## Texte extrait
□ □ □ □ □
COM (2005) 113 final  du 06/04/2005

Examen dans le cadre de l'article 88-4 de la Constitution

Texte déposé au Sénat le 11/05/2005
Examen : 28/02/2006 (délégation pour l'Union européenne)


Environnement - Questions sociales et santé

Rapport de M. Paul Girod sur la protection civile
dans l'Union européenne

Texte E 2874 - COM (2005) 113 final

(Réunion du 28 février 2006)

M. Paul Girod :

Je souhaitais faire le point devant vous sur la question de la protection civile dans l'Union européenne. Mon rapport se fonde notamment sur les enseignements que j'ai tirés :

- d'un déplacement auprès des institutions européennes à Bruxelles,

- d'une mission d'une journée à Londres auprès des services du Premier ministre, du ministère de l'intérieur et des affaires étrangères,

- et d'une enquête auprès de nos ambassades dans les pays de l'Union européenne.
□ □ □ □ □
## Consigne
Répondez aux questions suivantes d'après le texte extrait :
(a) À quelle date le texte a-t-il été déposé au Sénat ?
(b) Quelle instance a examiné le texte le 28/02/2006 ?
(c) Combien de temps a duré la mission de M. Paul Girod à Londres ?

## Liste
□ □ □ □ □
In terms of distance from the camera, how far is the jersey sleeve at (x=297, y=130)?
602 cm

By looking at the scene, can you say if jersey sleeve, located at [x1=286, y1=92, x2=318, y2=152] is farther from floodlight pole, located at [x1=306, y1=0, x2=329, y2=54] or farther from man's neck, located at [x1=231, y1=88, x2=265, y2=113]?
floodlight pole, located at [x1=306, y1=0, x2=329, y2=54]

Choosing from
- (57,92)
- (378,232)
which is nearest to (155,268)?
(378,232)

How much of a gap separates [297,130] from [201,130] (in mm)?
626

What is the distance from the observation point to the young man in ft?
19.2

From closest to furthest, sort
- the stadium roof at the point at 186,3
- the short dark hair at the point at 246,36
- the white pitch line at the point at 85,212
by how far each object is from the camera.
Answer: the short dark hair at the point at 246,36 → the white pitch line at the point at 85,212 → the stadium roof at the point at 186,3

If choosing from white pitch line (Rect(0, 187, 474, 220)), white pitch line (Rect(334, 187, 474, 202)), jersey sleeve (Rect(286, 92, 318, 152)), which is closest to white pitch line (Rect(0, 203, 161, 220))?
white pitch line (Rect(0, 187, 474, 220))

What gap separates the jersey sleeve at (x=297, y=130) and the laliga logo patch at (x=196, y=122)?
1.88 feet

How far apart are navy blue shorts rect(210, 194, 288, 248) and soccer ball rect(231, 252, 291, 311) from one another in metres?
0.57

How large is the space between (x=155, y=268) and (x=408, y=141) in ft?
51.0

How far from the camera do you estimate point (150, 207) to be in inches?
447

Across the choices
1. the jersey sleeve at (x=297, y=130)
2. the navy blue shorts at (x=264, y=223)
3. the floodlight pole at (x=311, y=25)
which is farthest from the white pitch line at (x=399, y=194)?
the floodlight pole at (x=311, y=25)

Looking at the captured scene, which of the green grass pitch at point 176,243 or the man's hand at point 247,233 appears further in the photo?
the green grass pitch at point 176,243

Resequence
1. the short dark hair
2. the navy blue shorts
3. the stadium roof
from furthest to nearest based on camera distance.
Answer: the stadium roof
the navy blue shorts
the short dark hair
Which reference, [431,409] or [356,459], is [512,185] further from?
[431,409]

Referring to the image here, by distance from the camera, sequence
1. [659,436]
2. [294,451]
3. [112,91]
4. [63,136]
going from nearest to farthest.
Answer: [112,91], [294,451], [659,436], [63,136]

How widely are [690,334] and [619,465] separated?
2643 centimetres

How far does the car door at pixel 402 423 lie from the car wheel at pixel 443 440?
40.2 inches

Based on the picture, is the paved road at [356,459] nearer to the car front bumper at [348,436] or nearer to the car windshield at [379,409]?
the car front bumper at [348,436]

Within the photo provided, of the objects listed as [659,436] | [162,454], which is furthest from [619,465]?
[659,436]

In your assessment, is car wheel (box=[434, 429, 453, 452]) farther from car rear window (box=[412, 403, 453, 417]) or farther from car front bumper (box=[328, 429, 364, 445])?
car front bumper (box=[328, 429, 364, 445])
□ □ □ □ □
## Réponse
(a) Le texte a été déposé au Sénat le 11/05/2005.
(b) C'est la délégation pour l'Union européenne qui l'a examiné.
(c) La mission à Londres a duré une journée.